This version of A&S was fairly common in the mid-80s; frequently seen on corporate types in Chicago and Milwaukee at the time.

Glad you had a good time in our fair city, and that mrs hbs and I could offer suitable advice.:icon_smile:

hbs


----------



## Quay (Mar 29, 2008)

wolfhound986 said:


> I think it is very versatile, with a solid OCBD or university stripe, and a navy blazer or sportcoat (herringbone, houndstooth, etc).


That's been my go-to tie for a long time with the above-noted outfits. This is also one of the few ties I actually wear out before I "spot" or "spaghetti" it out. A true classic.

Cordially,
A.Q.


----------



## Sartre (Mar 25, 2008)

I actually have an umbrella in the A&S striped fabric.

I need to get a life.


----------



## katon (Dec 25, 2006)

Is the Argyle and Sutherland tie we are talking about still the official tie of the regiment?


----------



## vwguy (Jul 23, 2004)

A classic, I love it.

Brian


----------



## Desk Jockey (Aug 19, 2005)

katon said:


> Is the Argyle and Sutherland tie we are talking about still the official tie of the regiment?


I don't think so. It wasn't the tie of the whole regiment only the 1st Battalion and at some point in the couple of decades or so, before it became the 5th Bat of the amalgamated Scotland regiment, they removed the red stripe and switched green for purple.

I think.

Ties of Distinction is a great book but truly unhandy when not with you.

So yeah, that was only slightly an answer.


----------



## Belgravia (Dec 23, 2007)

+1 on the A&SH.


----------

# # # # # # #

*TASKS AND EXERCISES*.
**1.** Summarize the forum thread on the A&S tie in two sentences.
**2.** Rewrite the paragraph of the forum thread on the A&S tie that begins "I don't think so." as a short bulleted list that keeps its main facts.
Answer from the forum thread on the A&S tie alone.

# # # # # # #

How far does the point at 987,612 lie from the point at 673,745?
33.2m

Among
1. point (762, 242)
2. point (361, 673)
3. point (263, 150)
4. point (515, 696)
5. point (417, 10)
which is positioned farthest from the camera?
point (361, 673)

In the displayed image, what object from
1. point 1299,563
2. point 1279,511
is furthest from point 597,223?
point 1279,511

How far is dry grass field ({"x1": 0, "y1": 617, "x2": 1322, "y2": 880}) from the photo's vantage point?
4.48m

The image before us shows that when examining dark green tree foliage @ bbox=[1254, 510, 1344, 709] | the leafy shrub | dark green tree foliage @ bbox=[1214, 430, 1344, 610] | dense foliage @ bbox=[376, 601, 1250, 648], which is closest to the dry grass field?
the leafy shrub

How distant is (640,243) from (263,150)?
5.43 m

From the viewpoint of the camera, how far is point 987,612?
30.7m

# # # # # # #

*EXPECTED ANSWERS*.
**1.** Posters call the A&S striped tie a classic: one says it is versatile with "a solid OCBD or university stripe" and a navy blazer or sportcoat, and another recalls it was common on corporate types in Chicago and Milwaukee in the mid-80s. When someone asks whether it is still the regiment's official tie, one reply doubts it, saying it belonged only to the 1st Battalion and that the red stripe was later removed and green switched for purple.

**2.**
- Probably no longer the regiment's official tie
- Was the tie of the 1st Battalion only, not the whole regiment
- At some point in the couple of decades or so before the battalion became the 5th Battalion of the amalgamated Scotland regiment, the red stripe was removed
- Green was switched for purple